Wednesday, July 20, 2011

'Hackers' held in US and Europe

Police in the US, Britain and the Netherlands have detained more than 20 people as part of an investigation into major cyber attacks.

Most of the arrests were in the US, where the FBI said 16 people had been held for alleged computer hacking.

Fourteen of them were suspected of an online attack on PayPal, claimed by hacking group Anonymous, said the FBI.

In Britain, a teenager was arrested in London, while four other suspects were detained by police in the Netherlands.

Wikileaks 'revenge'

The US indictment against 14 of those arrested on suspicion of December's attack on PayPal said it had been "retribution" for the site closing a donation account for the whistleblowing website Wikileaks.

The PayPal attack suspects were arrested in Alabama, Arizona, California, Colorado, Washington DC, Florida, Massachusetts, Nevada, New Mexico and Ohio, US officials said in a statement.

The other two US suspects were held under separate indictments but similar charges in Florida and New Jersey.

In the UK, Scotland Yard told the BBC that it had arrested a 16-year-old boy in south London on suspicion of breaching the Computer Misuse Act 1990.

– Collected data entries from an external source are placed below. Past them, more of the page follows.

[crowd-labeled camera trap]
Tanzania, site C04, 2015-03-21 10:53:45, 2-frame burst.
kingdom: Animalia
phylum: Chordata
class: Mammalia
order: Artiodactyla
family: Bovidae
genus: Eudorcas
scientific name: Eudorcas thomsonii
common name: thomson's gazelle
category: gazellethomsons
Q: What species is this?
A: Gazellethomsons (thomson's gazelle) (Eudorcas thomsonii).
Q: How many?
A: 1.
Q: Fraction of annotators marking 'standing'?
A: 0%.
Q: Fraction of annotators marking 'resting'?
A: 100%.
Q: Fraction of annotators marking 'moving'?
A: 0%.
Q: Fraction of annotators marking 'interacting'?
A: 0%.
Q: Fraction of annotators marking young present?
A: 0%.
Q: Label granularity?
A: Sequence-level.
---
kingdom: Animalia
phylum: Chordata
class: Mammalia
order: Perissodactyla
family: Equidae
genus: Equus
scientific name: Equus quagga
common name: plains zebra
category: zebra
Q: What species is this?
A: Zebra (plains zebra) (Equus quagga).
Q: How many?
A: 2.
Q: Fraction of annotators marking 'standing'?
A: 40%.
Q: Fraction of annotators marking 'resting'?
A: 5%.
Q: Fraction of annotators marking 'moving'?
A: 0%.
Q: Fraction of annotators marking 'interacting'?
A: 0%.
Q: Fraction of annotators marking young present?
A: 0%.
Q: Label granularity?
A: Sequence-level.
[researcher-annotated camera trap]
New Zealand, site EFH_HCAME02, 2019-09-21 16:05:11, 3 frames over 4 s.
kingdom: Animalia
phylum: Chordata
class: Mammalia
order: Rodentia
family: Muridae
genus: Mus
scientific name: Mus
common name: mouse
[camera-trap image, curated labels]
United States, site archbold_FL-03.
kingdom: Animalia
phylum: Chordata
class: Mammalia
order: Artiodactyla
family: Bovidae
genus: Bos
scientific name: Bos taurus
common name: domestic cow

"The Metropolitan Police is liaising with the FBI and indeed with our Dutch colleagues," a Scotland Yard spokesman said.

As well as attacking PayPal, Anonymous also temporarily shut down MasterCard and Visa last December, after they froze Wikileaks accounts.

Anonymous targeted Amazon, too, after it removed Wikileaks content from one of its servers, but that attack was not successful.

The hacking group has used a technique known as a distributed denial of service (DDoS) in an attempt to take the sites offline.

DDoS attacks bombard a website with data until it cannot respond, rendering it inaccessible.

Anonymous rose to fame with a series of attacks on websites linked to the Church of Scientology and Gene Simmons, bassist with the rock group Kiss.